Fought off Dad's drunk friends. Sometimes, I couldn't fight them off and the inevitable happened. After the third time, I learned to stay away from the house when Dad had friends over.

Except, that led me to hanging with a rough Southie crowd twice my age: teenagers who liked to party hard, do illegal shit, and didn't care that I was a little kid with no business hanging around them.

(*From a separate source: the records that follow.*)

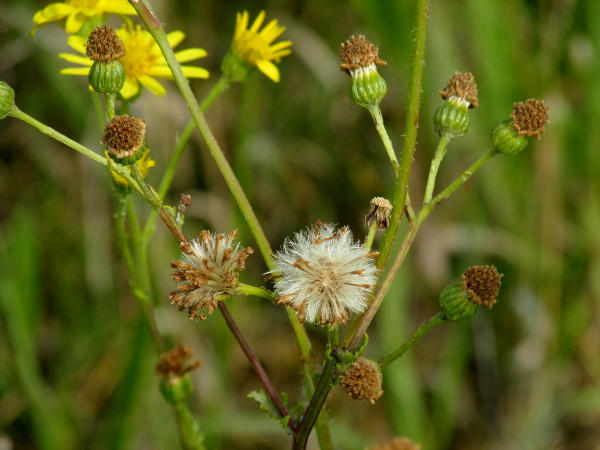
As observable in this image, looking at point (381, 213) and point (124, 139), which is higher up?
point (381, 213)

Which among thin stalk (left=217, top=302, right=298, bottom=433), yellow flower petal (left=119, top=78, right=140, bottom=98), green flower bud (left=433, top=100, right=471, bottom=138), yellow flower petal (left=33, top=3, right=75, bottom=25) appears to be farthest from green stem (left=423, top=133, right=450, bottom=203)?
yellow flower petal (left=33, top=3, right=75, bottom=25)

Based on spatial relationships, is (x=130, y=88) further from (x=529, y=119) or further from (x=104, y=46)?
(x=529, y=119)

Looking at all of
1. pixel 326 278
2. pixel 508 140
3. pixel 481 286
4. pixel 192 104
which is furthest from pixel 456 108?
pixel 192 104

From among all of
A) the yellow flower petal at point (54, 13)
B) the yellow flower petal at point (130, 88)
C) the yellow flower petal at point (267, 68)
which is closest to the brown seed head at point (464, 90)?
the yellow flower petal at point (267, 68)

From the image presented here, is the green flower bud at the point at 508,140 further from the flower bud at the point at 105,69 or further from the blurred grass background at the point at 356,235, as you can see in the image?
the blurred grass background at the point at 356,235

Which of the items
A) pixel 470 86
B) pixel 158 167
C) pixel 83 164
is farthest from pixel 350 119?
pixel 470 86

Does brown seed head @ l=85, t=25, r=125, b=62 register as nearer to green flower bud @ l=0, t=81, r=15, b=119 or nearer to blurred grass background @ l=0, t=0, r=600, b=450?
green flower bud @ l=0, t=81, r=15, b=119
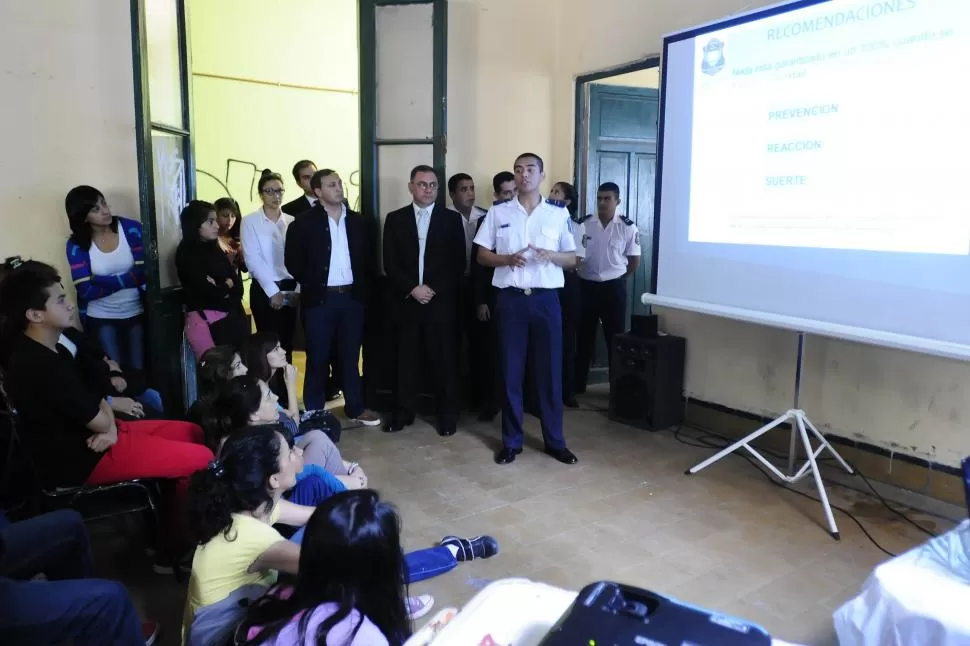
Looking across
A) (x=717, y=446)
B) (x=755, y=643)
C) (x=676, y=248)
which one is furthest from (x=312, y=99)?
(x=755, y=643)

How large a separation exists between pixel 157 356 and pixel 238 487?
2.08 metres

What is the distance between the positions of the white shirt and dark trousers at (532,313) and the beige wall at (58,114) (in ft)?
6.62

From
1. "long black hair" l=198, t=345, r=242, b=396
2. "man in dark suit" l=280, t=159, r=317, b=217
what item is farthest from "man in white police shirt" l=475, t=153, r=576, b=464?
"man in dark suit" l=280, t=159, r=317, b=217

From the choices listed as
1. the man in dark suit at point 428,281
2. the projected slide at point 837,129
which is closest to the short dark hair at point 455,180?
the man in dark suit at point 428,281

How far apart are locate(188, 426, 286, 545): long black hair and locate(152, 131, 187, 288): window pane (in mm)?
2114

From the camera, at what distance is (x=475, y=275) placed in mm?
4211

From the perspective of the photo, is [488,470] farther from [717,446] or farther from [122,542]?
[122,542]

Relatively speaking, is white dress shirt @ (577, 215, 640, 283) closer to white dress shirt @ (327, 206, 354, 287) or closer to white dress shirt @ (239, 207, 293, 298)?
white dress shirt @ (327, 206, 354, 287)

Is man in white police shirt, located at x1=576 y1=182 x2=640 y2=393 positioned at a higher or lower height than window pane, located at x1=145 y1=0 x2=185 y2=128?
lower

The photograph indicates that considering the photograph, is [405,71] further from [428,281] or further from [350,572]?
[350,572]

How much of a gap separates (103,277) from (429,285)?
166cm

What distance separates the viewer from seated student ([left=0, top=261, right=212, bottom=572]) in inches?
87.4

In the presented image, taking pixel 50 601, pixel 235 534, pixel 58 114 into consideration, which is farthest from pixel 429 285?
pixel 50 601

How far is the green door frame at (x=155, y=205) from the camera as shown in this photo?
329cm
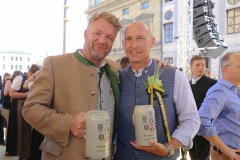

I learned to fight early, and learned to identify the guys who would cause me trouble even earlier. By the time I became a teenager myself, I was a hardened street rat. I could throw down with the toughest of the boys with fists and feet and bats and chains. I could do keg stands, drain handles of vodka, smoke pot and cigarettes, and fuck like a porn star.

The only thing I ever did for myself, the thing I tried—and failed—to keep secret from my hood rat friends, was my love for clothes. Since I couldn't afford the things I liked, I learned to make them. I'd steal the fabric and materials, figure out the patterns, and make my own clothes; my mom had a sewing machine which I claimed as mine.

By the time I was sixteen, I was selling pieces to my friends or trading them for food, booze, drugs, or a place to crash for the night.